El primer jinete, o sea el amo, había logrado apaciguar a algunos, administrando un par de pescozones muy convincentes a su propio defensor y criado; pero entonces viose que en el aire se blandía un cirial y que caía sobre un cuerpo duro; viose la cabeza del formidable vestiglo boxeador chorreando sangre; y después el mismo boxeador, frenético, espumarajeante de rabia, ebrio de indignación arremetió al que cargaba la bendita manga. Prodújose entonces gran marejada, retrocedió la multitud, hubo esas corrientes que aplastan arrastrando, esos temblores de gentío que atruenan, esas dispersiones que atascan las calles como barrancos estrechos en días de temporal, esos choques de una ola de gente con otra que desnarigan y despechugan y descalabran. Sintiose entonces un chasquido de madera vieja y apolillada que se hiende, y el Salvador, el asna, el borriquito desaparecieron, cayendo en aquel hirviente mar de pies y manos.

El cuadro de Goya La procesión dispersada por la lluvia puede dar idea de tal escena. Veíase por una calle la cruz, poniéndose en salvo sin ayuda de los ciriales. Estos iban a escapar por otra llevados al hombro, como los fusiles después de un rompan filas. El cura, agitando la capa pluvial cual si fuera a terciársela en la cintura para arremeter, llamaba a gritos al diácono. Furioso y descompuesto don Silvestre parecía decir: «¡Ah! si yo no tuviera este demonche de paño morado encima...» y con su airado pie golpeaba el suelo, como un genio de las Mil y una noches.

El padre Poquito había desaparecido, sicut avis velut umbra; el suelo estaba lleno de palmitas pisoteadas; algunas personas no habían querido separarse del Salvador y trataban de remediar el percance, recogiendo los pedazos del casi pulverizado borriquito y el ramo que había ido a parar a cuatro varas de distancia, saltando como un ser cautivo que recobra la libertad. Un sochantre andaba solo por tal calle mirando a todos lados y Sildo incensaba por broma a los que se habían refugiado en los portales y en las tiendas... ¡Y en tanto el alcalde, aquella providencia, aquella alta personificación del orden, aquella mente suprema en cuya previsión descansan los pueblos, si al fin pudo esgrimir su bastón en el sitio mismo de la reyerta, no había logrado tener al alcance de su voz y de su mano a los delincuentes, no había podido dar público testimonio de su justicia, no había podido hacer de una manera dramática y elocuente, a los ojos de todos, el ejemplar que tan inaudito caso exigía!
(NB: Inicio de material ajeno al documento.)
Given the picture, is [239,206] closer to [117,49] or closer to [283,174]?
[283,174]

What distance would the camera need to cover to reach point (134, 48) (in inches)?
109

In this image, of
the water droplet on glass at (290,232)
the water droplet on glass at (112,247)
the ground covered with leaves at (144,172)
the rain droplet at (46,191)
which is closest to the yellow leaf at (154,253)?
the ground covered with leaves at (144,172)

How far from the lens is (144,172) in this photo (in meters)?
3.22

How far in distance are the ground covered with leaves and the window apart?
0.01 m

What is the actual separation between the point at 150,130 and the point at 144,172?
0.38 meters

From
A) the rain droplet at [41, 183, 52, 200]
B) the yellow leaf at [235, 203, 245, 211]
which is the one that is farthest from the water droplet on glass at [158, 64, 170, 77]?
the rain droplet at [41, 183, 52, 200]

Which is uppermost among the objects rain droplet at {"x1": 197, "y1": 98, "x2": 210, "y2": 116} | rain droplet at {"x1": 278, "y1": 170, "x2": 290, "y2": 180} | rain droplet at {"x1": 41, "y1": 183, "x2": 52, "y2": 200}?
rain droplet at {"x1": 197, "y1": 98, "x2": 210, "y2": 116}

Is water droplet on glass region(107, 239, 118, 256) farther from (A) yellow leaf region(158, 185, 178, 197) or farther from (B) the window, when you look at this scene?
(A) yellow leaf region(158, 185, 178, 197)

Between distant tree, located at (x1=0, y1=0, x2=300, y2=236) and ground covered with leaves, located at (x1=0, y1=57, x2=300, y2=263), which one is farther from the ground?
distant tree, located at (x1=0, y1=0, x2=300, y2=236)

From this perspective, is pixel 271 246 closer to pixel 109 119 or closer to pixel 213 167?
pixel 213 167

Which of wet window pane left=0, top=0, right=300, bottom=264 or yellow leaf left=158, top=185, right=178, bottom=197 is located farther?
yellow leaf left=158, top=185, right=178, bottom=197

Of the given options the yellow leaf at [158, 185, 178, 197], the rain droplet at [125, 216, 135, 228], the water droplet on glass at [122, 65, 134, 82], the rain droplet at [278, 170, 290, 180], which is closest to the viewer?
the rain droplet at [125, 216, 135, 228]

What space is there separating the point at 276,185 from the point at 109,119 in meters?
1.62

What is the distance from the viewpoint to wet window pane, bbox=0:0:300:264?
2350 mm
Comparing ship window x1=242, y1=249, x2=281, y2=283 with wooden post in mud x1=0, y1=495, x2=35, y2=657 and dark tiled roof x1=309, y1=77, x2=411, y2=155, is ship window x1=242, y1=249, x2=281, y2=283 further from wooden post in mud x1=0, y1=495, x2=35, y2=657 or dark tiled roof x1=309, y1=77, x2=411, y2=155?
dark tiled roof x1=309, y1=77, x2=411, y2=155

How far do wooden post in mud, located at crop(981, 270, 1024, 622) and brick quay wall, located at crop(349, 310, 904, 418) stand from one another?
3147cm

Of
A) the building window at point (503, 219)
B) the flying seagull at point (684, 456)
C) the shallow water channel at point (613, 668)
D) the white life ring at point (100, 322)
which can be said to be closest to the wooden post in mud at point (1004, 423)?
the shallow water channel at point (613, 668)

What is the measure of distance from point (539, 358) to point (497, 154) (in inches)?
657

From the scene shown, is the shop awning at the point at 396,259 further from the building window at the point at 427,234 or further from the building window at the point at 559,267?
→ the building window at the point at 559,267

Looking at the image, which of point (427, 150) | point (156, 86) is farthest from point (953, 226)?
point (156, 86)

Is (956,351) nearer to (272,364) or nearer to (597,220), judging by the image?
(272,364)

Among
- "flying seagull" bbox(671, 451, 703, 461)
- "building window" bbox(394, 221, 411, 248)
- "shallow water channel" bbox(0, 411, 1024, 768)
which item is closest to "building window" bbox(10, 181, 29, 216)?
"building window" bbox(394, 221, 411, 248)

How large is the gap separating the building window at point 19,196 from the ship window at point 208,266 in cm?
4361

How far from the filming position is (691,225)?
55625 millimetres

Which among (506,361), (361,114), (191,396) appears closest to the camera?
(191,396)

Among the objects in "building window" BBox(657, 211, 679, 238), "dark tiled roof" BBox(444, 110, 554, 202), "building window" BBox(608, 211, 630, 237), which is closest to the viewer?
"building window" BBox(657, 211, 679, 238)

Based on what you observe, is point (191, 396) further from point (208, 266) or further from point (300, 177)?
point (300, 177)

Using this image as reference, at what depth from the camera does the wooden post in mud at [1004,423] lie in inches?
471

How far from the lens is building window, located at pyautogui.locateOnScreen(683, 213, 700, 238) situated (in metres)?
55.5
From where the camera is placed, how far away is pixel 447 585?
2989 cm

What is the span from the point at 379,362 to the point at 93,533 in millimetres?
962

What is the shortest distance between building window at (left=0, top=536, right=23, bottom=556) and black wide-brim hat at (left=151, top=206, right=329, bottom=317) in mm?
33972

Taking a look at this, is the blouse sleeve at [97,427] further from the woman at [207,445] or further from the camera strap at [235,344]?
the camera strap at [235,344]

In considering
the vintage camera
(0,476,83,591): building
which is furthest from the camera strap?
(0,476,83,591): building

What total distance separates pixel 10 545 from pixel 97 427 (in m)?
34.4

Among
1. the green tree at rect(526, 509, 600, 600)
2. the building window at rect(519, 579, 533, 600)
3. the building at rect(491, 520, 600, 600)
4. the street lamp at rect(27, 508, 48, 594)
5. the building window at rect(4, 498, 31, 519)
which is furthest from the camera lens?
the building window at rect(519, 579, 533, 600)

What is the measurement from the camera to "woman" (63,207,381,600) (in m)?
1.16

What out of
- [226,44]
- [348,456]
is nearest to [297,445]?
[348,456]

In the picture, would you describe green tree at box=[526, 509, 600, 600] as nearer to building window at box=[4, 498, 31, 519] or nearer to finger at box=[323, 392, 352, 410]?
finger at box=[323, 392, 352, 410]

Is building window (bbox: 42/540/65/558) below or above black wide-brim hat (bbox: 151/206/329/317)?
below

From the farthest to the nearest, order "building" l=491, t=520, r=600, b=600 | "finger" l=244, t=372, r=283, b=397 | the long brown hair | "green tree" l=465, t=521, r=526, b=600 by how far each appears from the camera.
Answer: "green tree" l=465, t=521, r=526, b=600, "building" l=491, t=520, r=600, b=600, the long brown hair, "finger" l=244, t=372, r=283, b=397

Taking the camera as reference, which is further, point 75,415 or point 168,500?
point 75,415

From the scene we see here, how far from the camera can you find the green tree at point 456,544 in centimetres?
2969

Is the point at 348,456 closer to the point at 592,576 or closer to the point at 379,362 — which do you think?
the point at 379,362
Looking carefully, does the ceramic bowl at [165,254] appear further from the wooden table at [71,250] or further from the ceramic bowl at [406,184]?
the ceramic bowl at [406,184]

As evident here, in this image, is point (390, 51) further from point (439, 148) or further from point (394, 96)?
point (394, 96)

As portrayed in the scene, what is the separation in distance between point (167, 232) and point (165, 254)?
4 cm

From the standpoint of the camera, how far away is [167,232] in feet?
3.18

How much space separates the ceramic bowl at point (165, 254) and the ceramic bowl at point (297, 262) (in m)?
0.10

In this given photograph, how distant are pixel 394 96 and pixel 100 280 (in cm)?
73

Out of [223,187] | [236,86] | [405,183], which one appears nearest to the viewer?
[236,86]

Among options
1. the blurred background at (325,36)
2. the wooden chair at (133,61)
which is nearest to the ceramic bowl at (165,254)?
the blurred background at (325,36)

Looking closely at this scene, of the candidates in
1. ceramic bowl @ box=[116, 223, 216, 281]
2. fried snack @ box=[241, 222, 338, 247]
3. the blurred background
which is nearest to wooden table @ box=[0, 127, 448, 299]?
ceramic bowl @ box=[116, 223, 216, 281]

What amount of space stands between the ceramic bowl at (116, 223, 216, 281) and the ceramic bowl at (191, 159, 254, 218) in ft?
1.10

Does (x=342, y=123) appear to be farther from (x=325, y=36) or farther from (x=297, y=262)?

-¿Dónde están? ¿Dónde están? -decía revolviendo a los cuatro puntos del horizonte sus ojos que echaban sentencias, multas, días de cárcel, penas de cadena perpetua, de garrote vil.

Dio órdenes tan terribles a los alguaciles, que estos temblaban. El principal de ellos habría deseado acudir a un mismo tiempo a todas partes en busca de los delincuentes; pero no pudo ir más que a una, aunque D. Juan le gritaba:

-Al momento, al momento... inmediatamente, préndales usted.

Pero así como después de una derrota los diseminados cuerpos de ejército van poco a poco juntándose de nuevo y dándose la mano, así los fragmentos de la desbandada procesión fueron acercándose, uniéndose, por marchar todos camino de la iglesia, y Serafinita vio entrar primero al padre Poquito, después a un cirial, más tarde a Sildo, luego a los cantores, y así sucesivamente hasta que llegaron las destrozadas andas. Solo la persona del Salvador no había sufrido deterioro ni en su divina cara, ni en su cuerpo y traje: los dos animales sí se hallaban miserablemente mutilados. Pero lo que aterró verdaderamente a Serafinita fue que los grupos de gente que con aquellas diversas partes de la deshecha procesión iban entrando, decían con azoramiento y enojo: -«¡El judío, el judío!».

Cuatro momentos de terrible asombro y dolor inmenso, había tenido aquella virtuosa dama en su trágica vida. Primero: cuando vio morir a su madre. Segundo: cuando su infame esposo cometió la cobarde y villana acción de herir su cara en público. Tercero: cuando supo sin preparación alguna la muerte de su hermano Juan y la ignominia de Gloria. Cuarto: cuando oyó decir en la iglesia de Ficóbriga: -«¡El judío, el judío!».